** Start Excerpted records **

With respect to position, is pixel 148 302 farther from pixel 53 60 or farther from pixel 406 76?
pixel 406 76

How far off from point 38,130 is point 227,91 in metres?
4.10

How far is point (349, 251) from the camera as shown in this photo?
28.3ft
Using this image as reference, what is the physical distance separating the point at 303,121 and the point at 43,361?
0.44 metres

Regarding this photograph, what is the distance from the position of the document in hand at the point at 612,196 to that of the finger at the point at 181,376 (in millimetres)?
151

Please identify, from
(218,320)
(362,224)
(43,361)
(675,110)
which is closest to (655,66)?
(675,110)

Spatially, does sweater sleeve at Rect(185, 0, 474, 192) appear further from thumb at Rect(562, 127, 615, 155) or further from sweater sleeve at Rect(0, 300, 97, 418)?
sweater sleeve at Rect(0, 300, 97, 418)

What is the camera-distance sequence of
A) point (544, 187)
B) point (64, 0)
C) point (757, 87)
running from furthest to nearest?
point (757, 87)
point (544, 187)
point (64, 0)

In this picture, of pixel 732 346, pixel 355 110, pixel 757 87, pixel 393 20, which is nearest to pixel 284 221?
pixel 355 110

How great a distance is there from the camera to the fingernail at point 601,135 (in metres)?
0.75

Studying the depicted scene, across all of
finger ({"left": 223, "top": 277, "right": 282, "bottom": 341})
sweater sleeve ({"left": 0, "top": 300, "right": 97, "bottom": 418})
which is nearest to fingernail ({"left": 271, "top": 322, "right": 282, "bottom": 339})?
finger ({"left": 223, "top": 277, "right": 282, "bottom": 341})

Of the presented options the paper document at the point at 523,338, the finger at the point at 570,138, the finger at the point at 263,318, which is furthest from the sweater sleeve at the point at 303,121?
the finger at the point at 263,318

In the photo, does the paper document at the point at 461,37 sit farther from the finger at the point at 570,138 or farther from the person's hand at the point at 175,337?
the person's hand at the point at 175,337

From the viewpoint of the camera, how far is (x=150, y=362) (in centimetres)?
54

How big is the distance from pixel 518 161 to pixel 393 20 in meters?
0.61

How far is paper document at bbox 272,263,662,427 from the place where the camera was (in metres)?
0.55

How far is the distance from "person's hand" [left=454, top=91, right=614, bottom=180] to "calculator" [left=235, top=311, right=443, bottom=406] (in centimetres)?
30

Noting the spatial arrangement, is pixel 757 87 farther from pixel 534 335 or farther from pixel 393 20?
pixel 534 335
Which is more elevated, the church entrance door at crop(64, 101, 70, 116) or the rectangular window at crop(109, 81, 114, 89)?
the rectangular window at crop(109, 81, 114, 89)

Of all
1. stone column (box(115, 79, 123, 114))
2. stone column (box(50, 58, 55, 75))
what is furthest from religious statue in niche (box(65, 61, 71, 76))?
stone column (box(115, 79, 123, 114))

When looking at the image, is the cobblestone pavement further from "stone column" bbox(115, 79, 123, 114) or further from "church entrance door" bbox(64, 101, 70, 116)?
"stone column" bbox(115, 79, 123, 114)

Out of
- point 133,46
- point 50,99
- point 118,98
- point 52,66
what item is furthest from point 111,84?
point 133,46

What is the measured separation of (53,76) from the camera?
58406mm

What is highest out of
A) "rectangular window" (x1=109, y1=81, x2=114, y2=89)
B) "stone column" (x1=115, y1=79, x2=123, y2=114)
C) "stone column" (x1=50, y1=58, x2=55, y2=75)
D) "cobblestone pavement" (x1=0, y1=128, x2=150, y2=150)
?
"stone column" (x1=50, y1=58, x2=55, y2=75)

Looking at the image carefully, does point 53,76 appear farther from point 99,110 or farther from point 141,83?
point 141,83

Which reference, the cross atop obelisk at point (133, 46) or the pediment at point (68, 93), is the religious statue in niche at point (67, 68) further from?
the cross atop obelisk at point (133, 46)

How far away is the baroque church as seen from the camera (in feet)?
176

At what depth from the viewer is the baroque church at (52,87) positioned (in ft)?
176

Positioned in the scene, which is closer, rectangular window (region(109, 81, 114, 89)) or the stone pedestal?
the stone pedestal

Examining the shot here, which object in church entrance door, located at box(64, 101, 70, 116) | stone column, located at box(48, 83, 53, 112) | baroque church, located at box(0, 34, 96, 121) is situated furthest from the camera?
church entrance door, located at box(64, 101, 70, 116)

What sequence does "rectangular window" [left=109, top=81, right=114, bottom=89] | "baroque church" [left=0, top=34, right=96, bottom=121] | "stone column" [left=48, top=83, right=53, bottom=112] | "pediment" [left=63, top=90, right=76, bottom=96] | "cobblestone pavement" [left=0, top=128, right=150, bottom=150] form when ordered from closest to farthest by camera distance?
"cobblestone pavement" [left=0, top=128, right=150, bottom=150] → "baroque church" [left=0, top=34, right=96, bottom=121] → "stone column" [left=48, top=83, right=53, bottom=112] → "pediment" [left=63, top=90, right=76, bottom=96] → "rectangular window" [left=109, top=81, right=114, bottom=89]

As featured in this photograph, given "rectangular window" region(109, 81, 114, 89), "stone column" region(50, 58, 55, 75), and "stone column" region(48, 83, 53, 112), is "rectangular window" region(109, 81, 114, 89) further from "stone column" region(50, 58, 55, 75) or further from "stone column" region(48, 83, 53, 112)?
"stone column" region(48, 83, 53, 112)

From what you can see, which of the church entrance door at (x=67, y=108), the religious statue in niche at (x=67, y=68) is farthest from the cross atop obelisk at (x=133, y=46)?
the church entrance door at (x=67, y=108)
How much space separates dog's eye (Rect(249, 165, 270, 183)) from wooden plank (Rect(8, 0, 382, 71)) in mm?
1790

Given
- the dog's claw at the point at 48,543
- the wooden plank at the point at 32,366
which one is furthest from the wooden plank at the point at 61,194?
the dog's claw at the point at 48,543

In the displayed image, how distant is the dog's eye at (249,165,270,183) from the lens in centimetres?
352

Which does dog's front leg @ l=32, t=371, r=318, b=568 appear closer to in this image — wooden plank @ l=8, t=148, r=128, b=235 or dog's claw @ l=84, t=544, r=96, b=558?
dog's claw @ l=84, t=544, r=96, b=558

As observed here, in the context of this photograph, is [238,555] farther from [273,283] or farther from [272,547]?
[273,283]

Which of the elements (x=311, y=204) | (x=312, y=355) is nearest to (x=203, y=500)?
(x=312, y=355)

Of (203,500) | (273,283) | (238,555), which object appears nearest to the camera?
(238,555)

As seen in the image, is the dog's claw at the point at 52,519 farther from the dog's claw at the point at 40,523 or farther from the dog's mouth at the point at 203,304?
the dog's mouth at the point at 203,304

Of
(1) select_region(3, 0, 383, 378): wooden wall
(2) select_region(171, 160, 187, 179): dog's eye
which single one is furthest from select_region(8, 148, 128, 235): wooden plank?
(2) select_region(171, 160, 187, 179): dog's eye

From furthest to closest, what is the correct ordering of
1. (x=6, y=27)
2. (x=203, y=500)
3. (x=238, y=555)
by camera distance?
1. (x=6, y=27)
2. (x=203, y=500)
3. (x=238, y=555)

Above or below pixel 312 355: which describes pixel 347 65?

** End Excerpted records **

> **What is asked**
Only the lines from the one that contains "From furthest to closest, what" through the last line should be repeated, each exactly as it stands, with both ends included.

> **Completed exercise**
From furthest to closest, what is the correct ordering of
1. (x=6, y=27)
2. (x=203, y=500)
3. (x=238, y=555)
by camera distance?
1. (x=6, y=27)
2. (x=203, y=500)
3. (x=238, y=555)

Above or below pixel 312 355: which describes pixel 347 65?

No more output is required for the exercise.